- Directed by: Georges Méliès
- Starring: Georges Méliès
- Production company: Star Film Company
- Release date: 1906;
- Country: France
- Language: Silent

= Soap Bubbles (film) =

1906 film by Georges Méliès

Soap Bubbles (Les Bulles de savon animées) is a 1906 French silent trick film by Georges Méliès.

==Plot==
With smoke from a brazier, a magician makes a woman appear in midair and slowly float to the ground. Two assistants bring in an arrangement of pedestals, onto which they lead the woman. The magician blows soap bubbles through a straw, and they appear as women's faces, floating up to join the woman posing on the set of pedestals. Next they themselves change into real butterfly-winged women, before the whole tableau disappears.

Having his assistants bring on a wide plinth, the magician summons up the three women again, joining them on the plinth before they fade away. Finally, the magician curls up into a ball, becomes a giant soap bubble, and floats slowly upward. The magician returns to join his surprised assistants in a curtain call.

==Production==
Méliès is the magician in the film, which combines stage machinery, pyrotechnics, substitution splices, multiple exposures, and dissolves to create its illusions. The opening title card is hand-lettered as in three other films by Méliès made around the same time: Rip's Dream (1905), The Tramp and the Mattress Makers (1906), and The Witch (1906).

Méliès's final trick, curling into a fetal position and disappearing into the womb of the bubble, is reminiscent of his later film The Knight of Black Art (1907), in which he disappears into a large hoop.
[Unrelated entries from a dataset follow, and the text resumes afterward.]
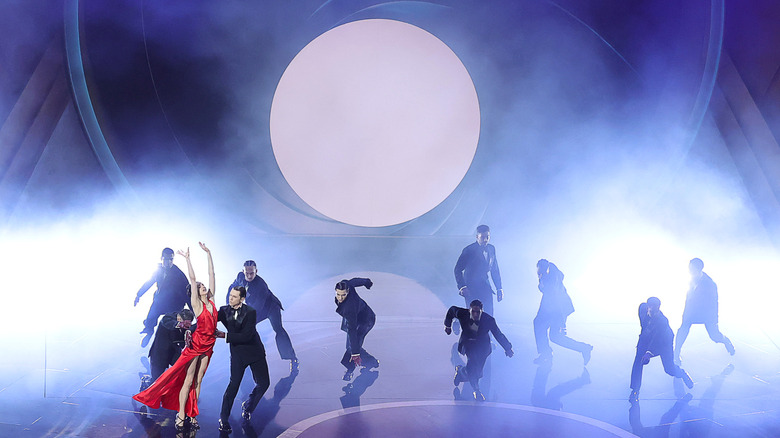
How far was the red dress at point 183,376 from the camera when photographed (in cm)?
571

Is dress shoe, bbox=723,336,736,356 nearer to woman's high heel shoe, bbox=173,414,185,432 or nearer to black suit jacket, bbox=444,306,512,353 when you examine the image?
black suit jacket, bbox=444,306,512,353

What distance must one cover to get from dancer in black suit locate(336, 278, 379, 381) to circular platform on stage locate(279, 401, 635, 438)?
0.89 m

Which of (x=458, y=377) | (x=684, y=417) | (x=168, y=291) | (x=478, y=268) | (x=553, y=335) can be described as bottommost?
(x=684, y=417)

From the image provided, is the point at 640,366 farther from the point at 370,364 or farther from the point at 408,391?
the point at 370,364

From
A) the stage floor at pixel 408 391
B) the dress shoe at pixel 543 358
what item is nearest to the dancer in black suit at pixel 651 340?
the stage floor at pixel 408 391

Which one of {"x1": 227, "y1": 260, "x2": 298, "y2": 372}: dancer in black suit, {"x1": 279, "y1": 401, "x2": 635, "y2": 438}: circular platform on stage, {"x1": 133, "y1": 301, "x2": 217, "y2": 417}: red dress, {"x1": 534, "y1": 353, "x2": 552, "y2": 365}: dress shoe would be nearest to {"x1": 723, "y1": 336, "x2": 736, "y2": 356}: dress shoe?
{"x1": 534, "y1": 353, "x2": 552, "y2": 365}: dress shoe

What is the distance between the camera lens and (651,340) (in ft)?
22.2

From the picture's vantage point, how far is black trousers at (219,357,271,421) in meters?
5.73

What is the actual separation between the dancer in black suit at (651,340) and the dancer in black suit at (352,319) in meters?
2.83

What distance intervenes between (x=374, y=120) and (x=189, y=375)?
12.1 meters

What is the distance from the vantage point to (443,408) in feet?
21.1

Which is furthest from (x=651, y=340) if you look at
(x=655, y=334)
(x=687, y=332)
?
(x=687, y=332)

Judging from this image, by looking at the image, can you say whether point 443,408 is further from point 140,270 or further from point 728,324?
point 140,270

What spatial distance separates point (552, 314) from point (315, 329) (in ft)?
10.8
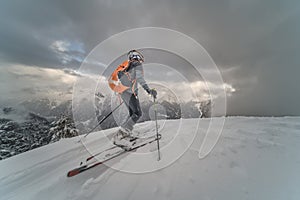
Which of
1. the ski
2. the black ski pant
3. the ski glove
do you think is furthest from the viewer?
the black ski pant

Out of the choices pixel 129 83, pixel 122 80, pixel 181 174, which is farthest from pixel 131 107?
pixel 181 174

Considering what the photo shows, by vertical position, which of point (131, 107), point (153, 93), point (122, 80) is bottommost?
point (131, 107)

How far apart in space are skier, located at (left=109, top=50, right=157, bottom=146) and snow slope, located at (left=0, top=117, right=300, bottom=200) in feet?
3.79

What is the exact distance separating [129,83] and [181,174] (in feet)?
8.92

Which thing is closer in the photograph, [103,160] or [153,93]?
[103,160]

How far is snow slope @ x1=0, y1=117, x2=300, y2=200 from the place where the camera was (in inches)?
58.5

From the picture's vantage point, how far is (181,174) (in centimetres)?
185

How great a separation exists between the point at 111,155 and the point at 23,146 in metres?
27.4

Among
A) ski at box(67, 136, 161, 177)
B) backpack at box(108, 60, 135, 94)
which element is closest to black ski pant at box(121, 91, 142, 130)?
backpack at box(108, 60, 135, 94)

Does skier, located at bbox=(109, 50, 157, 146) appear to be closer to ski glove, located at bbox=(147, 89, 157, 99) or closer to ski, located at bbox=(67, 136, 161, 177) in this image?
ski glove, located at bbox=(147, 89, 157, 99)

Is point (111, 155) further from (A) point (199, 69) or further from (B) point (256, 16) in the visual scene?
(B) point (256, 16)

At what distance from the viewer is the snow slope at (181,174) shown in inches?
58.5

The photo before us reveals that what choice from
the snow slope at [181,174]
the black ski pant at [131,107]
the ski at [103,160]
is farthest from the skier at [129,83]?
the snow slope at [181,174]

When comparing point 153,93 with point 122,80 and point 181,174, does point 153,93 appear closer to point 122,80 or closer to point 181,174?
point 122,80
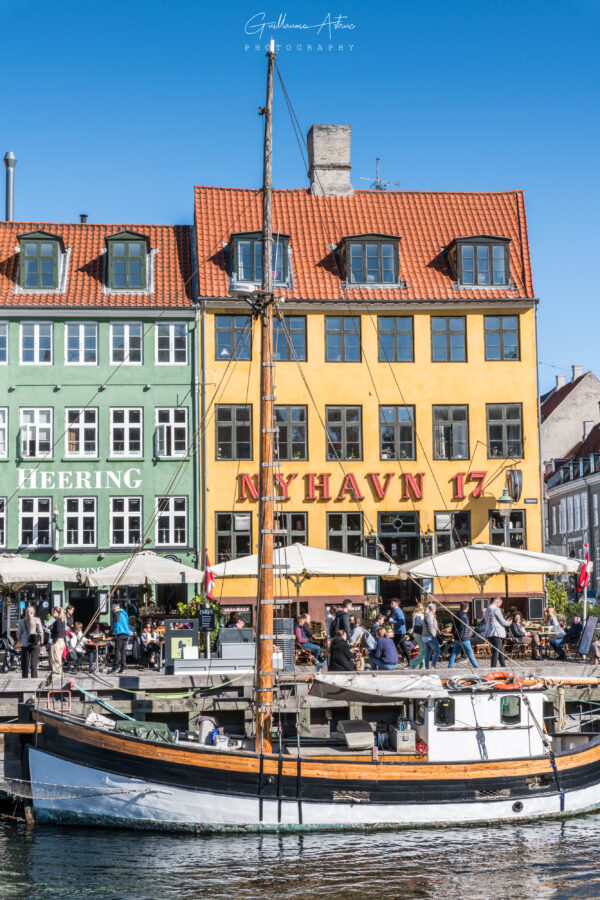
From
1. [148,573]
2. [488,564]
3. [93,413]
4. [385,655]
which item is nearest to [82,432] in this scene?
[93,413]

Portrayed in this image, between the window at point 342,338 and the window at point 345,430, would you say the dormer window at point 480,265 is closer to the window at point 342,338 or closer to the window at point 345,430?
the window at point 342,338

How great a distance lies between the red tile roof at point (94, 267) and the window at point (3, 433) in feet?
11.7

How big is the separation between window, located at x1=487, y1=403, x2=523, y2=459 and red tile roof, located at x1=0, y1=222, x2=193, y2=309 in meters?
10.9

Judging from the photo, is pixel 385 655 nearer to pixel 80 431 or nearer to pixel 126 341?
pixel 80 431

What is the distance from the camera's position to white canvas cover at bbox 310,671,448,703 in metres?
21.9

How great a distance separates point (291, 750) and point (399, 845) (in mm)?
2796

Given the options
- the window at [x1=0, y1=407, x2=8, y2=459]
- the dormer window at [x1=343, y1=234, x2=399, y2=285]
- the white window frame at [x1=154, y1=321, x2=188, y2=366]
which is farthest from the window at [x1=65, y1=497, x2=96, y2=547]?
the dormer window at [x1=343, y1=234, x2=399, y2=285]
In both cases, he returns at the end of the film to reassure his frightened assistants.

==Release and legacy==
Soap Bubbles was sold by Méliès's Star Film Company and is numbered 846–848 in its catalogues. At his stage venue, the Théâtre Robert-Houdin, Méliès did a magic act between 1907 and 1910 developing the soap-bubble motif from the film. In the stage act, a ghost slept on a stool, with huge soap bubbles come out of his head as he snored. Three such bubbles floated around the stage, and three phosphorescent ghostly heads appeared inside them.